> **WHAT TO DO**:
Pick out the lines below that contain the string "into" and copy them all.

> **RECORD SET**:
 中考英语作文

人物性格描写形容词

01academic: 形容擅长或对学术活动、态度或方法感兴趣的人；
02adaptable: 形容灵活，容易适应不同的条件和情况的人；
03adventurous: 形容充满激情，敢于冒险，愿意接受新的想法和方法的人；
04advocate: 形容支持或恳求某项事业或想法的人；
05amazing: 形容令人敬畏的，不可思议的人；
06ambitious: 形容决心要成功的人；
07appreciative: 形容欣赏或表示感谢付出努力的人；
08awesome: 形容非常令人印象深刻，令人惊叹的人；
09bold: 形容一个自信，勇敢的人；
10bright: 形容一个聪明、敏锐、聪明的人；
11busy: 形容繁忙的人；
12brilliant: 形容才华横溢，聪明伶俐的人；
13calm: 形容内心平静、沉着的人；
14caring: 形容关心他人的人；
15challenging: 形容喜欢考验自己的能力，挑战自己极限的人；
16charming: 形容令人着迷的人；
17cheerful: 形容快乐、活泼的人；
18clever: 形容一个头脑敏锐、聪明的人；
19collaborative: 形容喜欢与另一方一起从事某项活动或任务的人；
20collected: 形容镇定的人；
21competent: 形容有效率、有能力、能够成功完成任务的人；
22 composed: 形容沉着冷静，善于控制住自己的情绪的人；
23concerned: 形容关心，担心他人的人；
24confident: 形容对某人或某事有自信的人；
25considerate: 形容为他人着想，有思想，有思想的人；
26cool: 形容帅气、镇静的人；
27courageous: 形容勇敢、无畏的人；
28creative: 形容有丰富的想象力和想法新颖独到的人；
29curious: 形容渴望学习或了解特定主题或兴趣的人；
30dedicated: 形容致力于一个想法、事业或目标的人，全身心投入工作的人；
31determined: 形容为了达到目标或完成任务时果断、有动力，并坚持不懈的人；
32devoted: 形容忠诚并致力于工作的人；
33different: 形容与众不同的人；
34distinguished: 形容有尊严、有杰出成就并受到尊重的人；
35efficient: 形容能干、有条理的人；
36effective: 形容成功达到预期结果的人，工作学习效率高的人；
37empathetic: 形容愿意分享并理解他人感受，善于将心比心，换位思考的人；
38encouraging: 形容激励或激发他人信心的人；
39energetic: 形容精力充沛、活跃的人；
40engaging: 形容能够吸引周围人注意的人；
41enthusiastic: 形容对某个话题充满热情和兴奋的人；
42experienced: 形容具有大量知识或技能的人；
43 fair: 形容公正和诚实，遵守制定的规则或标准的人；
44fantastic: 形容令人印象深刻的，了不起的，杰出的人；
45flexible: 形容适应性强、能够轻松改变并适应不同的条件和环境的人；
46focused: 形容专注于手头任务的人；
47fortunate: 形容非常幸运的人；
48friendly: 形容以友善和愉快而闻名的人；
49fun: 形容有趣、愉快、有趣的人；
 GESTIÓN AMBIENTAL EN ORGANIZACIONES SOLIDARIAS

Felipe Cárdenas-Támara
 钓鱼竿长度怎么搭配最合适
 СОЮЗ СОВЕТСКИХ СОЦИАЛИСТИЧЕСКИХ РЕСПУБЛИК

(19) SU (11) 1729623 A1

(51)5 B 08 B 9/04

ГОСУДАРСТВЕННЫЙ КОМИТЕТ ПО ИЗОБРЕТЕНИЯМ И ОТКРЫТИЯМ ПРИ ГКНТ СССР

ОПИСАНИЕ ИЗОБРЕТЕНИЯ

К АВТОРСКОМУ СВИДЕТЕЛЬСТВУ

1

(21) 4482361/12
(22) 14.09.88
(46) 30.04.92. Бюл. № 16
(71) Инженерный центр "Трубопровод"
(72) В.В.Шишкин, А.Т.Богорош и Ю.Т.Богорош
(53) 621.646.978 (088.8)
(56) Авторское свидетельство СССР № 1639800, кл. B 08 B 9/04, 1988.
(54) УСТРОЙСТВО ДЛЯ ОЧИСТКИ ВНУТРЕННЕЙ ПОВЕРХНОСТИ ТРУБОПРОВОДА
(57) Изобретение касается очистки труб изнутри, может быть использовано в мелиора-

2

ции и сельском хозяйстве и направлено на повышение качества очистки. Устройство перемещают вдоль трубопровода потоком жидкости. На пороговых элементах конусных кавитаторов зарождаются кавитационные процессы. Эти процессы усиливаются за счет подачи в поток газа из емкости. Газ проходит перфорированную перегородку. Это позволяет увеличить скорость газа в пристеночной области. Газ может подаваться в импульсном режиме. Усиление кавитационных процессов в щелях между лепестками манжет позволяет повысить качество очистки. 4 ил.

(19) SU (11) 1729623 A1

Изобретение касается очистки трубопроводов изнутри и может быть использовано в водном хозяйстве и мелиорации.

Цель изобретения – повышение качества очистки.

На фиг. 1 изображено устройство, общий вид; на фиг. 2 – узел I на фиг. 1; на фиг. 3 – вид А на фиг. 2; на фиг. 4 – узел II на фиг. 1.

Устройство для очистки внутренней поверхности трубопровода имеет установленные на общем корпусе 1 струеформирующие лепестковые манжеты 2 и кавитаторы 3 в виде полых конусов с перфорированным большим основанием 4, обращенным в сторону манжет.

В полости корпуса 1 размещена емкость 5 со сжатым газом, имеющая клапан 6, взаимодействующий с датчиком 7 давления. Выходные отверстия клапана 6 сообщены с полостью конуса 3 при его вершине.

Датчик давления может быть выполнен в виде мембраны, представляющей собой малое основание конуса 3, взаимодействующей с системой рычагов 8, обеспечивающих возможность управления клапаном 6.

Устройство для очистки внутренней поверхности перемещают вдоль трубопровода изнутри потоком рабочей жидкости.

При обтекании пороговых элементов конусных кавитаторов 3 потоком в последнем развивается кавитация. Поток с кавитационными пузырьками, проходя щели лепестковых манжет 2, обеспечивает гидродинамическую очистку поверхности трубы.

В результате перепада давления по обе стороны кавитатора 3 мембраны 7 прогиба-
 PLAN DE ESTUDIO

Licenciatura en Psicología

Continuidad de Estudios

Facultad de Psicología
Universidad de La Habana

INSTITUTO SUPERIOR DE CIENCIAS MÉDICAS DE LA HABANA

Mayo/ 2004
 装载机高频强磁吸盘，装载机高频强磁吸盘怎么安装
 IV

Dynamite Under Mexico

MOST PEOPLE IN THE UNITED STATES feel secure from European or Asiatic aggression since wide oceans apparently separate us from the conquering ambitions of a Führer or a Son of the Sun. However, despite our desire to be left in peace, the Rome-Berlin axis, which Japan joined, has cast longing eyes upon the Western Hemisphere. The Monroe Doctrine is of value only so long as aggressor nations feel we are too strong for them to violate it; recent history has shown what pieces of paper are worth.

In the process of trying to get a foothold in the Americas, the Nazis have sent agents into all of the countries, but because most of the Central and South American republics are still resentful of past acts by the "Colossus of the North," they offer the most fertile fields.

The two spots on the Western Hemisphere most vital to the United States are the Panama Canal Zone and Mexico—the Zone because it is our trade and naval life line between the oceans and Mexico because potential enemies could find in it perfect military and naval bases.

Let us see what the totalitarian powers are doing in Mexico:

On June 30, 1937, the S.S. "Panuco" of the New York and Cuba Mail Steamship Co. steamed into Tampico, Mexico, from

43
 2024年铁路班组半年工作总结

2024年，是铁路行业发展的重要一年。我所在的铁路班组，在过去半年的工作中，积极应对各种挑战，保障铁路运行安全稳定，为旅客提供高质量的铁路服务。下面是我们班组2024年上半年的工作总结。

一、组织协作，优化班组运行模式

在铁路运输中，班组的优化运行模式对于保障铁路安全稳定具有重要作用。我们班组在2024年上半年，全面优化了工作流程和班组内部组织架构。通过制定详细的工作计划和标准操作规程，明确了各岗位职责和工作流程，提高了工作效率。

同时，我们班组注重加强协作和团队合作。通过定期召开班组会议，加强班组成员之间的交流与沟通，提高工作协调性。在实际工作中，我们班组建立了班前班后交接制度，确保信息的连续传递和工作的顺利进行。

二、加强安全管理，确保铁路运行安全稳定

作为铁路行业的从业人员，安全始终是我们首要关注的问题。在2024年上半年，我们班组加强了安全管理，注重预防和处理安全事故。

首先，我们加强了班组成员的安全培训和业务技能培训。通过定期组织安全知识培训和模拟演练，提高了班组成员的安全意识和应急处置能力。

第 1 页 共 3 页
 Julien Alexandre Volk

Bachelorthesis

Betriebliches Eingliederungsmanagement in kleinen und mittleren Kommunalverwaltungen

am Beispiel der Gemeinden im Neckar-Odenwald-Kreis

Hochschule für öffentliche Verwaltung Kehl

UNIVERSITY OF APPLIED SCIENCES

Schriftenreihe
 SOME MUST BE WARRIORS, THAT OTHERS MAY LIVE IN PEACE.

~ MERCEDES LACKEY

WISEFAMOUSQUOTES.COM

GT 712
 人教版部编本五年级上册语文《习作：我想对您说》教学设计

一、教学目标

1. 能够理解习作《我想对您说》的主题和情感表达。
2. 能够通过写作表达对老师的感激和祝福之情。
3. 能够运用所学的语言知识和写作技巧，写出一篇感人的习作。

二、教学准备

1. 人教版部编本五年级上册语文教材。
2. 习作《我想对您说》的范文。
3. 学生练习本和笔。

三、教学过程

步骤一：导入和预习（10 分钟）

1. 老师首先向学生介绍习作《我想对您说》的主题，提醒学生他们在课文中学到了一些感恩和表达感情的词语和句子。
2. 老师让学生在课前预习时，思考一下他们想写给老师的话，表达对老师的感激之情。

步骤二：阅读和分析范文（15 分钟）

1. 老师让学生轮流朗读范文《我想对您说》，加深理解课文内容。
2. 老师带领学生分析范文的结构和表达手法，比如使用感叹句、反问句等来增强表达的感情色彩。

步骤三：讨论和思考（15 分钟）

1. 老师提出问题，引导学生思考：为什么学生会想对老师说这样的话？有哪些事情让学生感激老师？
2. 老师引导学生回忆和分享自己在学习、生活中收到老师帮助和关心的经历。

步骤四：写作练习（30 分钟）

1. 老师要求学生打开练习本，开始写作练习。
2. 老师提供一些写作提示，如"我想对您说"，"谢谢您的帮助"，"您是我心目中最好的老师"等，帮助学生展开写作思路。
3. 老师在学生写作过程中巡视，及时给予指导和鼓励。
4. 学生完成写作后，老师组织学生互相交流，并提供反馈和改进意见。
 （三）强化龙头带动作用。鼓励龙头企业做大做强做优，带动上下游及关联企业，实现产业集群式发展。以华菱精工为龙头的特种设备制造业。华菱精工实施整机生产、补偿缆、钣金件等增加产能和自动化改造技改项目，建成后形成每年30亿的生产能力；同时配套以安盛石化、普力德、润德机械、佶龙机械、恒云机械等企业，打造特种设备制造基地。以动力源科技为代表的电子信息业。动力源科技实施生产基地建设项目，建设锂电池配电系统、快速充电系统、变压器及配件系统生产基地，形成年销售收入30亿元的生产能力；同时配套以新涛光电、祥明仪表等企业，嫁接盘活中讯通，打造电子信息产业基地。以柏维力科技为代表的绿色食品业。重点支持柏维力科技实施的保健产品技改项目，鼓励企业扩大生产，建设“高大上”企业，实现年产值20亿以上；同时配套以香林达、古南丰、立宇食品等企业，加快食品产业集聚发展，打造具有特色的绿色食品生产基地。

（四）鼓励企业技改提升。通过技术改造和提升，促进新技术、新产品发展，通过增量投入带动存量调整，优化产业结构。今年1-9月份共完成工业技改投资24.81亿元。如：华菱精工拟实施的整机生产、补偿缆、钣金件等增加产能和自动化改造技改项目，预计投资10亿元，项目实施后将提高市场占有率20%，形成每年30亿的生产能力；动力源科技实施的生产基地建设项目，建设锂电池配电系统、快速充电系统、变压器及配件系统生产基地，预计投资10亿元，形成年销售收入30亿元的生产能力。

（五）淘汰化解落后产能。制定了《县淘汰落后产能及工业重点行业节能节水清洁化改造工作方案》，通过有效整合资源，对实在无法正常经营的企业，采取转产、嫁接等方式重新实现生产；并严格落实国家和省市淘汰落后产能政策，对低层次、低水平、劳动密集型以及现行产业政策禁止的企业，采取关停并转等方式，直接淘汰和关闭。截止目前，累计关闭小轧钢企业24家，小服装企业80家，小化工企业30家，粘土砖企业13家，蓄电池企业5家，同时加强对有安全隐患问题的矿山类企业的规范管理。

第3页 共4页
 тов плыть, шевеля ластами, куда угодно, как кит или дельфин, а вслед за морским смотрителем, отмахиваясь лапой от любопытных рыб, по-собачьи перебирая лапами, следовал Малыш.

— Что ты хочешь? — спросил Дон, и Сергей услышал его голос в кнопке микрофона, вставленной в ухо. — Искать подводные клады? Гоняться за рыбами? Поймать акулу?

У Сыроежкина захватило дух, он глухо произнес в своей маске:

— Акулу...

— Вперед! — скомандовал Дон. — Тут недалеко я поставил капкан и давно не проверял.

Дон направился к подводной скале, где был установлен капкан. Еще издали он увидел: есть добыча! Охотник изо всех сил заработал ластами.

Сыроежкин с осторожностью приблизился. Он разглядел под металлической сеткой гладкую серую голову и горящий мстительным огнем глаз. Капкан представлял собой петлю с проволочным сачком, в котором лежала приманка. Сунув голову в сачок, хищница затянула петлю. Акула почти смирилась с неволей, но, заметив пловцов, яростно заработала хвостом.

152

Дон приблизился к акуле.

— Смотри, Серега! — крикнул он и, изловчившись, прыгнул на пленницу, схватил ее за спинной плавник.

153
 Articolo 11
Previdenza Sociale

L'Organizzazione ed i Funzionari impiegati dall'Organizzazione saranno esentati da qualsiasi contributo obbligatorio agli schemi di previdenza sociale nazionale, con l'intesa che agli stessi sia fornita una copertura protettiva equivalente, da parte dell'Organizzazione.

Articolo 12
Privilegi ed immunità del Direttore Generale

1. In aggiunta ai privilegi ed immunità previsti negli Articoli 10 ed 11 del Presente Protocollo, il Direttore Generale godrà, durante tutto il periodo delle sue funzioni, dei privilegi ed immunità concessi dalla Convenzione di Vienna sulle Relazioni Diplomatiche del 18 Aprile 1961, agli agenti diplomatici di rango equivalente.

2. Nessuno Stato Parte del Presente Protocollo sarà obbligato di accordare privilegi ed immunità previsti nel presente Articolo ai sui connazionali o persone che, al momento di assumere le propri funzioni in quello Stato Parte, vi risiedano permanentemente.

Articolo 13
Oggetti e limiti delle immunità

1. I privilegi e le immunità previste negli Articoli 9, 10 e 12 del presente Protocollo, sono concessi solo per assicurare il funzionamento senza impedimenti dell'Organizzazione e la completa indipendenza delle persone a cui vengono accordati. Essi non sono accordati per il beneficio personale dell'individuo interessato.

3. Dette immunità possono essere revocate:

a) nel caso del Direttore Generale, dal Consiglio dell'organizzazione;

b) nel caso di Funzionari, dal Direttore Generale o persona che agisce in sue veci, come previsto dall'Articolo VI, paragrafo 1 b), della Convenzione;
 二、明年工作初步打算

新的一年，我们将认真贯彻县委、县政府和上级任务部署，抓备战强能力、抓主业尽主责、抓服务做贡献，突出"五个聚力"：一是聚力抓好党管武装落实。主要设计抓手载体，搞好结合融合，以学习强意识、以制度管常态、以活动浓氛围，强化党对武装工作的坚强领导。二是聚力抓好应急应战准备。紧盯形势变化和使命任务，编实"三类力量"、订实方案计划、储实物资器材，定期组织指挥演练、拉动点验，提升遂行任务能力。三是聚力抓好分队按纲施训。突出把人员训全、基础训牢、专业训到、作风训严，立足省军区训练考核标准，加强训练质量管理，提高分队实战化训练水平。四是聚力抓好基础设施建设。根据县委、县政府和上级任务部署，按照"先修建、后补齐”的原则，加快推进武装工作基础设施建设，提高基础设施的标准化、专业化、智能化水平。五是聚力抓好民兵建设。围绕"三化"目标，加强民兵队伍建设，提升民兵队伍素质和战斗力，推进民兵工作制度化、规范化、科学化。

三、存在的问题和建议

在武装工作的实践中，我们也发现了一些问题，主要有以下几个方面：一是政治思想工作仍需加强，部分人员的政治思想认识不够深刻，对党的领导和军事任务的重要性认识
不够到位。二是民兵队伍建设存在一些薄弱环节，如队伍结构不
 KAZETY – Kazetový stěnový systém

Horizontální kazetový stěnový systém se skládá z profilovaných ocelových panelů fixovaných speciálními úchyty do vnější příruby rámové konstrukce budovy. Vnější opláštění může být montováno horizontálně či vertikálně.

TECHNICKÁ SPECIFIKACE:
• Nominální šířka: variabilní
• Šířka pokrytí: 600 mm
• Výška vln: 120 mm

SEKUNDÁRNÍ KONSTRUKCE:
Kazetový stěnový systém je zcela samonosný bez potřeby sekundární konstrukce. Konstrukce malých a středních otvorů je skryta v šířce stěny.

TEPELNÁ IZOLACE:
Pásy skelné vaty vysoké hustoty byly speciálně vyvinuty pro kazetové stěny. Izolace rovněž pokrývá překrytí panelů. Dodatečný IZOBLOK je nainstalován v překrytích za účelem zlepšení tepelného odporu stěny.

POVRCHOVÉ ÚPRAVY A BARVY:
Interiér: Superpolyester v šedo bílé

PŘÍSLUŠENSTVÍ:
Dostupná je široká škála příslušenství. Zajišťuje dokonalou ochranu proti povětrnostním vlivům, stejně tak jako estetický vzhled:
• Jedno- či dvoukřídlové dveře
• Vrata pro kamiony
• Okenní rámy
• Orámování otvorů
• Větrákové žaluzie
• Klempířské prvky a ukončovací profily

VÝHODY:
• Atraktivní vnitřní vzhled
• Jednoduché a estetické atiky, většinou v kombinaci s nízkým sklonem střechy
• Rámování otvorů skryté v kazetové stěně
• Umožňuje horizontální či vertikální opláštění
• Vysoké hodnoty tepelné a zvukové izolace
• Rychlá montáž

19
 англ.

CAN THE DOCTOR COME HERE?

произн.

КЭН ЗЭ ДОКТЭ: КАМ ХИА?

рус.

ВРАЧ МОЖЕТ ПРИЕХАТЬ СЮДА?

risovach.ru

> **ANSWER AREA**:
In the process of trying to get a foothold in the Americas, the Nazis have sent agents into all of the countries, but because most of the Central and South American republics are still resentful of past acts by the "Colossus of the North," they offer the most fertile fields.
On June 30, 1937, the S.S. "Panuco" of the New York and Cuba Mail Steamship Co. steamed into Tampico, Mexico, from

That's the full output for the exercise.